Hadoop Query Languages

If you want a high-level query language for drilling into your huge Hadoop dataset, then you've got some choice:

Pig, from Yahoo! and now incubating at Apache, has an imperative language called Pig Latin for performing operations on large data files.
Jaql, from IBM and soon to be open sourced, is a declarative query language for JSON data.
Hive, from Facebook and soon to become a Hadoop contrib module, is a data warehouse system with a declarative query language that is a hybrid of SQL and Hadoop streaming.

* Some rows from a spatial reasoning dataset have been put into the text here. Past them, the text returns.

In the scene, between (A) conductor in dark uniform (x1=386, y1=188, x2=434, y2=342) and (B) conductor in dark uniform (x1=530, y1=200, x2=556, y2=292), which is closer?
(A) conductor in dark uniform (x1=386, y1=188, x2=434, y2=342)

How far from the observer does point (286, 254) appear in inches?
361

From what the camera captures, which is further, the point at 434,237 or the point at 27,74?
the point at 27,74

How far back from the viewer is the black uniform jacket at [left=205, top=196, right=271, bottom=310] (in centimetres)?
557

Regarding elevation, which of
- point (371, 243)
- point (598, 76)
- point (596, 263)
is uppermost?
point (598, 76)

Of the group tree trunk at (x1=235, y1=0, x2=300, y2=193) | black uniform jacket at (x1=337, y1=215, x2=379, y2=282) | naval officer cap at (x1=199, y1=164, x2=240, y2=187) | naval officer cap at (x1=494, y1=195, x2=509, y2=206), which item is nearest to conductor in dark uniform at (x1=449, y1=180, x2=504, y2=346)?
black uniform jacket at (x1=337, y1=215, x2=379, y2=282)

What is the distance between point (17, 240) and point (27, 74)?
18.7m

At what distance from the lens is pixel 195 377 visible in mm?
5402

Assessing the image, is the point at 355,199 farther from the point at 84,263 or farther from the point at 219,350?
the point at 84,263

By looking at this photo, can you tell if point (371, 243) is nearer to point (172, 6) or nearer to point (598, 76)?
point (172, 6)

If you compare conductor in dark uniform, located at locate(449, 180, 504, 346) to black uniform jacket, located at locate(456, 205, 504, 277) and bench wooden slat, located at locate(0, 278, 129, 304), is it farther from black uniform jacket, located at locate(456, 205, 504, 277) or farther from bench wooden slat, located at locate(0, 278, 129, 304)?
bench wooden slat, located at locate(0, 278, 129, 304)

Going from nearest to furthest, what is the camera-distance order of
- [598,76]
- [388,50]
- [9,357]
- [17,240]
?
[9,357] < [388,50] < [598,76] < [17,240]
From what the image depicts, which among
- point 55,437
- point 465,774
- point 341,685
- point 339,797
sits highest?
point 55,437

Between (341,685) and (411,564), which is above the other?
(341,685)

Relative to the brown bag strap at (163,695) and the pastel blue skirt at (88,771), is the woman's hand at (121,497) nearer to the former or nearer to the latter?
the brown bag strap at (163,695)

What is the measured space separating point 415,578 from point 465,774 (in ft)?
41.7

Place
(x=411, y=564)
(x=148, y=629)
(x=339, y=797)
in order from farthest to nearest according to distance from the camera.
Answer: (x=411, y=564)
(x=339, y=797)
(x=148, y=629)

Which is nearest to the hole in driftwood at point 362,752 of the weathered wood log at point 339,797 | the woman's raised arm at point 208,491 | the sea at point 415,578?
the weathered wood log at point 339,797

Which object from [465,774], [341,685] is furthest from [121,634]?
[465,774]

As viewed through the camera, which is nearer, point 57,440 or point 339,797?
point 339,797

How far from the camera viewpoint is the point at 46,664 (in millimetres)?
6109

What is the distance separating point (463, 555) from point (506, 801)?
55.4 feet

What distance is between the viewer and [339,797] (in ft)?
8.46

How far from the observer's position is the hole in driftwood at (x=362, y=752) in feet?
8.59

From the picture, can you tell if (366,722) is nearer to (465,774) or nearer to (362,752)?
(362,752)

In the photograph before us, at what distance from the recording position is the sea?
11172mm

All three projects have different strengths, but there is plenty of scope for collaboration and cross-pollination, particularly in the query language. For example, at the Hadoop Summit in March, Joydeep Sen Sarma of Facebook said that they would be receptive to users who wanted to use Pig Latin or Jaql in Hive. And Kevin Beyer of IBM Research said that Pig and Jaql are converging, and they've had discussions with the Pig team about how to bring them even closer together.

Meanwhile, to learn more I recommend Pig Latin: A Not-So-Foreign Language for Data Processing (by Chris Olston et al), and the slides and videos from the Hadoop Summit.

(And I haven't even included Cascading, from Chris K. Wensel, which, while not a query language per se, is an abstraction built on MapReduce for building data processing flows in Java or Groovy using a plumbing metaphor with constructs such as taps, pipes, and flows. Well worth a look too.)